The 1176 study subjects were allocated to a no-treatment group (n = 687) or a treatment group (n = 489). Patients in the treatment group were treated with PEG-IFN (alfa-2a or alfa-2b)/RBV for 24 or 48 weeks according to HCV genotype, and allocated to 1 of 2 subgroups dependent on the achievement of SVR (the SVR (+) and SVR (−) subgroups) after PEG-IFN/RBV treatment (Fig. 1). The study was approved by the Institutional Review Board of Inha University Hospital, Incheon, South Korea (approval number: INHAUH 2015-11-018).
2.2 Recruitment of clinical database
The following clinical data were obtained at diagnosis of CHC infection in no-treatment group and at time of antiviral therapy in treatment group; age (year), gender, body mass index (BMI, kg/m2), complete blood count, serum alanine aminotransferase (ALT, IU/L) level, prothrombin time (international normalized ratio), serum albumin or bilirubin, serum alpha-fetoprotein (AFP) level, Child-Turcotte-Pugh classification, hepatitis B surface antigen or antibody, HCV RNA (IU/mL), HCV genotype, and presence of LC. LC was clinically diagnosed based on evidence of portal hypertension (encephalopathy, esophageal varices, ascites, or splenomegaly), low platelet count (<100,000/mm3), or liver ultrasonography (USG) findings.[22,23] SVR was defined as an undetectable HCV RNA level at 24 weeks later after completing antiviral therapy.
2.3 Surveillance of HCC
Liver USG or computed tomography and serum AFP levels were checked every 6 months for HCC surveillance in study subjects. Follow-up started from the end of antiviral treatment in the treatment group and after diagnosis of CHC infection in the no-treatment group and continued until date of HCC diagnosis or last follow-up.
2.4 Statistical analyses
Patient baseline characteristics are described as medians (ranges) or frequencies. Differences between categorical or continuous variables were analyzed using the Chi-squared test, the Fisher exact test, or the Student t test.

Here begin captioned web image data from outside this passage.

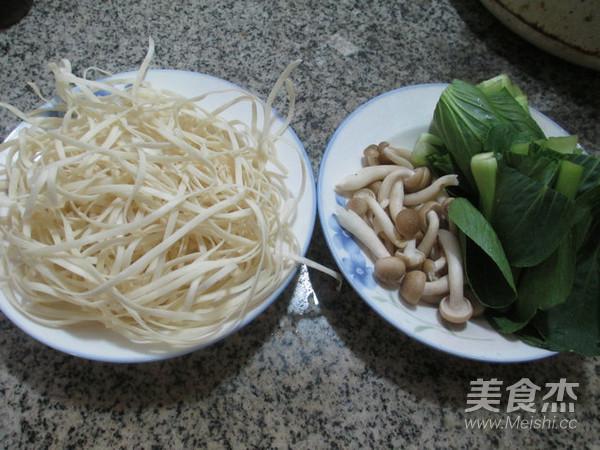 蟹味菇青菜汤面的做法大全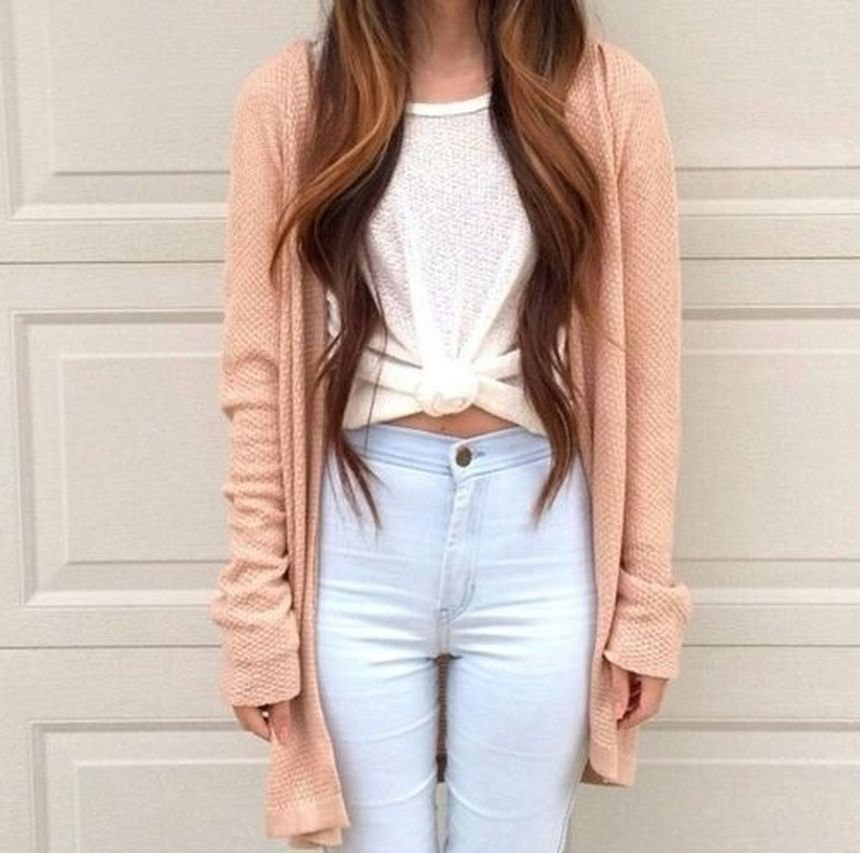 High waisted jeans outfit style 13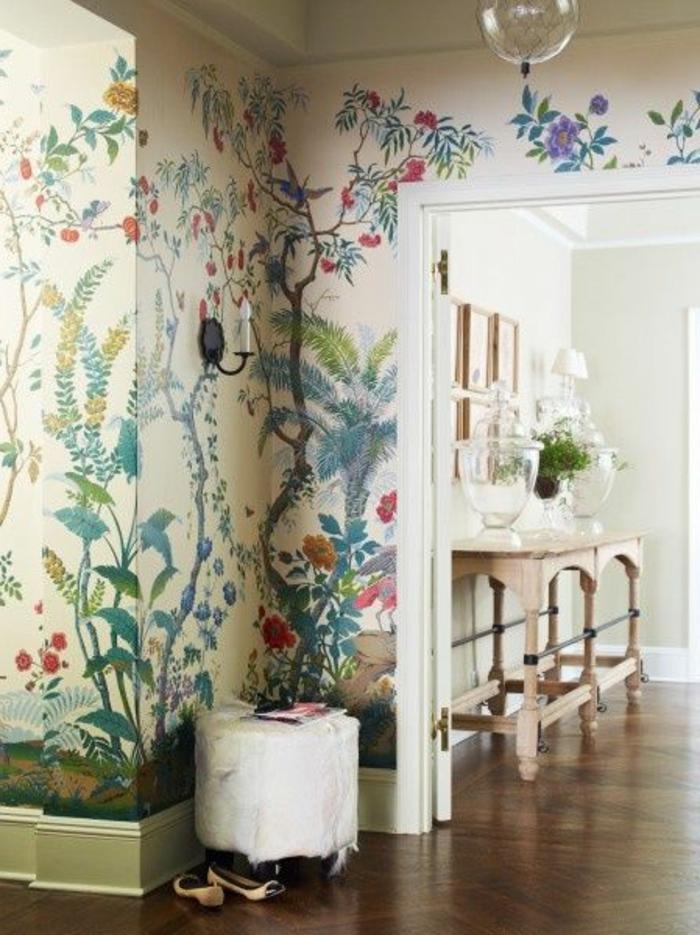 couloir-moderne-avec-papier-peint-fleuri-anglais-sol-en-parquet-foncé-en-bois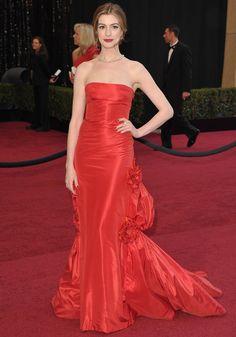 12 dos vestidos mais icônicos de Valentino no tapete vermelho
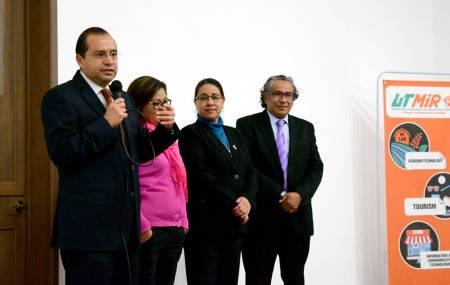 Padres y madres conocieron el modelo educativo que aplica la Universidad Tecnológica de Mineral de la Reforma1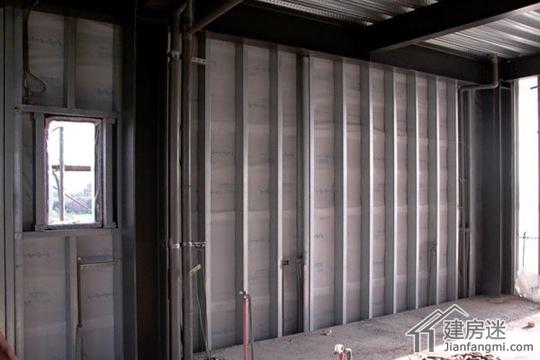 室内采用轻钢龙骨隔墙,这个和轻钢结构房屋的施工一样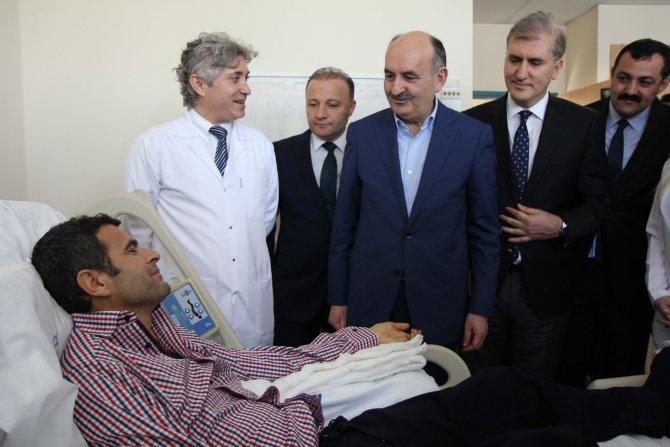 Sağlık Bakanı Müezzinoğlu: Hastanelerde 12 yaralı kaldı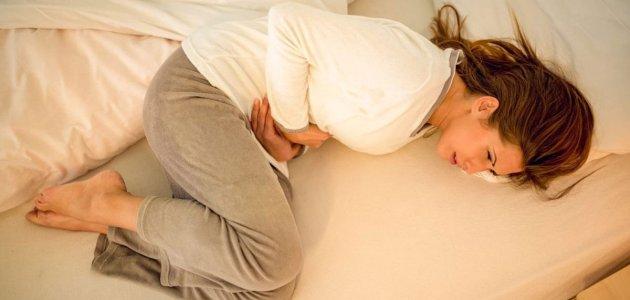 أسباب آلام أسفل البطن لدى النساء .. تعرف على أبرز الأسباب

Statistical differences among 3 or more groups were analyzed by ANOVA test with Turkey multiple comparison test. Multivariate analysis was conducted using the logistic regression model to identify the independent risk factors of HCC. Odds ratios with 95% confidence intervals were calculated using the logistic regression model. Two-tailed P-values of <0.05 were considered statistically significant, and the statistical analysis was performed using SPSS v19.0 (SPSS Inc, Chicago, IL).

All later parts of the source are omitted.